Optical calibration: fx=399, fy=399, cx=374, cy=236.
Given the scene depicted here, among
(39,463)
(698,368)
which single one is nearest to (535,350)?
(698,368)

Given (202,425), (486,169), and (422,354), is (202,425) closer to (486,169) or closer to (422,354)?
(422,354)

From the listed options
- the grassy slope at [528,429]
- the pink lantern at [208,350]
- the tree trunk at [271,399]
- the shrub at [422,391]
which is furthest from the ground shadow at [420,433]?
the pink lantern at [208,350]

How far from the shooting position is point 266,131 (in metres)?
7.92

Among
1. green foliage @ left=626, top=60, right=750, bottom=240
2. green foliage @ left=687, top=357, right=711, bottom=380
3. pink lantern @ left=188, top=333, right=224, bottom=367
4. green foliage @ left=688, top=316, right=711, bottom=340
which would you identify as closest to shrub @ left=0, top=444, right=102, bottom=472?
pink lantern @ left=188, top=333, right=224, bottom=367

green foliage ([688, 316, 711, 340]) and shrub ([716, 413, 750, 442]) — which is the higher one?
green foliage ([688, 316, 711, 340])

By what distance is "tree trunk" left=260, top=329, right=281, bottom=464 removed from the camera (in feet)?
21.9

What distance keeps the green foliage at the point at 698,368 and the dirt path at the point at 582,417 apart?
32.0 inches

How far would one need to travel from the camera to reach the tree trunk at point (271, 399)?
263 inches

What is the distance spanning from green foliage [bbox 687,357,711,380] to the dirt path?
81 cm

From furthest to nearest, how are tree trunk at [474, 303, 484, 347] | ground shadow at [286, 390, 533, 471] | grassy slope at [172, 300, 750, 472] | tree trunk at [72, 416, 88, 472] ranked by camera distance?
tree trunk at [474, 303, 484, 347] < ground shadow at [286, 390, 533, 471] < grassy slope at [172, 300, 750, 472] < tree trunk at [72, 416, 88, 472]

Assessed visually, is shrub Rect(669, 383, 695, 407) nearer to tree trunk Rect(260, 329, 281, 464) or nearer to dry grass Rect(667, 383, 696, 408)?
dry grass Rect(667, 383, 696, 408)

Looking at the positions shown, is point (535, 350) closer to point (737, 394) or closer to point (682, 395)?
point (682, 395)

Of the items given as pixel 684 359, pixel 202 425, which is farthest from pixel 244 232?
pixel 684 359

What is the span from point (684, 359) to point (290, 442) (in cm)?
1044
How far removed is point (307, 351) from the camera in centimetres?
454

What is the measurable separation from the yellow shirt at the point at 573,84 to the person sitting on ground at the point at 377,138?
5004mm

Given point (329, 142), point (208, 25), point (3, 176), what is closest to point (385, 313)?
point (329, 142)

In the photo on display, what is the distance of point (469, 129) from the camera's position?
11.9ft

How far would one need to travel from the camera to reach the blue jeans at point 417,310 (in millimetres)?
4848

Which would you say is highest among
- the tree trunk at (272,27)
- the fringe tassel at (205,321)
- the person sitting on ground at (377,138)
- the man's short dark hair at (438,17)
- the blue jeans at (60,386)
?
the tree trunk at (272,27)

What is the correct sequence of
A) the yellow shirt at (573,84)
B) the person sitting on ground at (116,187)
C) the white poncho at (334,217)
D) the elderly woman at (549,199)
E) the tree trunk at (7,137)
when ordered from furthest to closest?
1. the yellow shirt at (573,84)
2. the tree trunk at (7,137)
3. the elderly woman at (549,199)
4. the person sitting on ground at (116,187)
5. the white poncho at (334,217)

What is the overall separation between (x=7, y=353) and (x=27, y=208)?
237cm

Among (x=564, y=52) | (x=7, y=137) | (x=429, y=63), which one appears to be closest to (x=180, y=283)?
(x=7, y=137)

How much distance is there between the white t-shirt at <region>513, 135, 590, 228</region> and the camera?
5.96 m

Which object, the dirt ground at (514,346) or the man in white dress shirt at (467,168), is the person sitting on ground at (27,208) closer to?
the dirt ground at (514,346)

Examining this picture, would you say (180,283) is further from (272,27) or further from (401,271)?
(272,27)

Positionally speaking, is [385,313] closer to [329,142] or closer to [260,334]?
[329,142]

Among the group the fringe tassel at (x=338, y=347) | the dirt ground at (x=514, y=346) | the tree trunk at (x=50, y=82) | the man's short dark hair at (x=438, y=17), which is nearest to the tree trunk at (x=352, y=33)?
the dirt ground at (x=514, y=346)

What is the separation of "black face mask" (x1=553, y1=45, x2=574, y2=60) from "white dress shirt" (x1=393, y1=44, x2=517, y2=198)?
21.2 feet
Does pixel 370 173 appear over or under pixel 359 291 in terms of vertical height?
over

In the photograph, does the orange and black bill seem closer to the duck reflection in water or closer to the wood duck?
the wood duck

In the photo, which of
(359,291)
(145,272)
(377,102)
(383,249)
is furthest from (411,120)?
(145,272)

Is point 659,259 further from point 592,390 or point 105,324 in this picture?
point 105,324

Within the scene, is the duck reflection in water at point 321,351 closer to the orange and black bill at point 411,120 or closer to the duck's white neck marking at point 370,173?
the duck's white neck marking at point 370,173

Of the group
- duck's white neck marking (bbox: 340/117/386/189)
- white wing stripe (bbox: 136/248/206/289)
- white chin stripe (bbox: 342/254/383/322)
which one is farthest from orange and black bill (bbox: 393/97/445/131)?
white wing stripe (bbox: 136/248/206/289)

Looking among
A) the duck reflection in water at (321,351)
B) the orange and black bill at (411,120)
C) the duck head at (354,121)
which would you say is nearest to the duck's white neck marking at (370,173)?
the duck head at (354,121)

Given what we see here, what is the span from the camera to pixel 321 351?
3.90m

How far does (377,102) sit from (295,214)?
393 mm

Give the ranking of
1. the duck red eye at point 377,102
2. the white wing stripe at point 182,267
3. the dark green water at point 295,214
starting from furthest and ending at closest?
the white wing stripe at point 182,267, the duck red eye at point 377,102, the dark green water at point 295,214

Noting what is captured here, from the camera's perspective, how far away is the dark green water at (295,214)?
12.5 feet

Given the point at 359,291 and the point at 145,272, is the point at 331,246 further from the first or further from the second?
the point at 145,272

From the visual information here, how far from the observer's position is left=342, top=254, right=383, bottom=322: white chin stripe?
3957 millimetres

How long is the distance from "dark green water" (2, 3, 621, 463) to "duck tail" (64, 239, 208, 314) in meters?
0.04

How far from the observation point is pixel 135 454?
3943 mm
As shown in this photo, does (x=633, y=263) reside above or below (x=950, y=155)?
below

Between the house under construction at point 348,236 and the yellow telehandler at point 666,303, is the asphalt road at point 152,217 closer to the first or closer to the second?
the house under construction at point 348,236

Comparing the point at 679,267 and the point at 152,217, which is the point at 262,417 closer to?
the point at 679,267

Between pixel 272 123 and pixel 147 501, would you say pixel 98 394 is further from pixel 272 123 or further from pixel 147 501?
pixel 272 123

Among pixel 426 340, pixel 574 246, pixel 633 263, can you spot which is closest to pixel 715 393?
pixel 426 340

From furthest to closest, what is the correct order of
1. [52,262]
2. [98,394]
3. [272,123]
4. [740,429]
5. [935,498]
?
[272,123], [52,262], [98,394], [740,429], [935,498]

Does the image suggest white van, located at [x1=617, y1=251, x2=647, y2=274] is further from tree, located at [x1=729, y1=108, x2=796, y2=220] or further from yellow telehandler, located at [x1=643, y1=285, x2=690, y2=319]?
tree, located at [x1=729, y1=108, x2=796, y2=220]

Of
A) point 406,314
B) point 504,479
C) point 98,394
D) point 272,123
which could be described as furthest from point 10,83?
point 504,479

***

• **EXERCISE DETAILS**
Copy out the listing verbatim from the line with "Looking among" to the line with "3957 millimetres", including both of those lines.

• **THE RESPONSE**
Looking among
A) the duck reflection in water at (321,351)
B) the orange and black bill at (411,120)
C) the duck head at (354,121)
which would you say is nearest to the duck's white neck marking at (370,173)?
the duck head at (354,121)

Given what we see here, what is the span from the camera to pixel 321 351?
3.90m

How far does (377,102) sit from (295,214)?
393 mm

Give the ranking of
1. the duck red eye at point 377,102
2. the white wing stripe at point 182,267
3. the dark green water at point 295,214
starting from furthest and ending at closest?
the white wing stripe at point 182,267, the duck red eye at point 377,102, the dark green water at point 295,214

Noting what is captured here, from the camera's perspective, how far away is the dark green water at (295,214)?
12.5 feet

Given the point at 359,291 and the point at 145,272, is the point at 331,246 further from the first or further from the second?
the point at 145,272

From the visual information here, how far from the observer's position is left=342, top=254, right=383, bottom=322: white chin stripe?
3957 millimetres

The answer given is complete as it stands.